— TRY IT —
Nothing before the line containing "Resting vote fraction: 0%." belongs in the answer; quote that line and all lines after it through the end of the material, word for word.

:: STUDY MATERIAL

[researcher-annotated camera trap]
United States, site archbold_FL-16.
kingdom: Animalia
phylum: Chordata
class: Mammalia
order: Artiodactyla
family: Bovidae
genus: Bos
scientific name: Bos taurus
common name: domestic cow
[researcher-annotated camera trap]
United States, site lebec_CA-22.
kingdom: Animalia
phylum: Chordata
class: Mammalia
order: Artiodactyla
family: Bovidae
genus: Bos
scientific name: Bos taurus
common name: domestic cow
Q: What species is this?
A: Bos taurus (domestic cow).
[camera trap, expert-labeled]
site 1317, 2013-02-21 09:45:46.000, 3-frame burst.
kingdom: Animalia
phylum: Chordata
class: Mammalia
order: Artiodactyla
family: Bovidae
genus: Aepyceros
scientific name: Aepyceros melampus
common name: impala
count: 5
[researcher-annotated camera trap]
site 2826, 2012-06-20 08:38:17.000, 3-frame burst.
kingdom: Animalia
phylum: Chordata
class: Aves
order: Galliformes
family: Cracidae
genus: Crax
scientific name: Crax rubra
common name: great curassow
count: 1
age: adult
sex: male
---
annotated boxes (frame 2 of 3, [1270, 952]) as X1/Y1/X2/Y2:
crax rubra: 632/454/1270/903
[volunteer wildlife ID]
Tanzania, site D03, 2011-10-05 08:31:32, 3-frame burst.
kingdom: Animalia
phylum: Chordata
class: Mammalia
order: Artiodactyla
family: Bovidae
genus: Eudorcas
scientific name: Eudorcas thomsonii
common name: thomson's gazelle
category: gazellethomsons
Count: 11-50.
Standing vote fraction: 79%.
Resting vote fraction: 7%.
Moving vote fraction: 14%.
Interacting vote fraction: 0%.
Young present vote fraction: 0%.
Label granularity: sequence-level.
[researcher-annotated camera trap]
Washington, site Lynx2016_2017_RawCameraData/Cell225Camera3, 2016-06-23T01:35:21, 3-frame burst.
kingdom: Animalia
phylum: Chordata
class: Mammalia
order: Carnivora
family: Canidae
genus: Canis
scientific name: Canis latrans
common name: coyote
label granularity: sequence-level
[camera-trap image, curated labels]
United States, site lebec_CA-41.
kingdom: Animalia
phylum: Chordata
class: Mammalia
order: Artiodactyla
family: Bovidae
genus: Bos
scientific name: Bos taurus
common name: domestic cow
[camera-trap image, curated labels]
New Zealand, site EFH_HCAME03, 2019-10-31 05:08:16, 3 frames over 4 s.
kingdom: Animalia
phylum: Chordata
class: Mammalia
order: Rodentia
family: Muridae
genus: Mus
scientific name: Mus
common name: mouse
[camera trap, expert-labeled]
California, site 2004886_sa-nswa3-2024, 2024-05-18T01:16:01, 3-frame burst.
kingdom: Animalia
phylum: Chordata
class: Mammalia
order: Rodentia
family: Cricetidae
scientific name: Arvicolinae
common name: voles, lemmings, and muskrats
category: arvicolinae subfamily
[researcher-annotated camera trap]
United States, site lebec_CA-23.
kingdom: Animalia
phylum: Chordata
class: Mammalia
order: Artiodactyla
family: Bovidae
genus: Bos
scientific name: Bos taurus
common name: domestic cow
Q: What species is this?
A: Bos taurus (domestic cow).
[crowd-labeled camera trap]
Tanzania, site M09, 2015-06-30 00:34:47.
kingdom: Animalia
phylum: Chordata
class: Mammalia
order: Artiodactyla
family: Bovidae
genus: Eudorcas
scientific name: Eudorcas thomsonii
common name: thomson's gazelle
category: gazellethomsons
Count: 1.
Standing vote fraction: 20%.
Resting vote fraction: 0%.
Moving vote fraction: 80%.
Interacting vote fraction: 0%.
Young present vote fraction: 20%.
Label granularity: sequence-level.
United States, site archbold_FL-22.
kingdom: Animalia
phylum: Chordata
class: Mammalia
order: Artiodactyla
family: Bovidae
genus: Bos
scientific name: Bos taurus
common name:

::::

— WRITTEN ANSWER —
Resting vote fraction: 0%.
Moving vote fraction: 80%.
Interacting vote fraction: 0%.
Young present vote fraction: 20%.
Label granularity: sequence-level.
United States, site archbold_FL-22.
kingdom: Animalia
phylum: Chordata
class: Mammalia
order: Artiodactyla
family: Bovidae
genus: Bos
scientific name: Bos taurus
common name:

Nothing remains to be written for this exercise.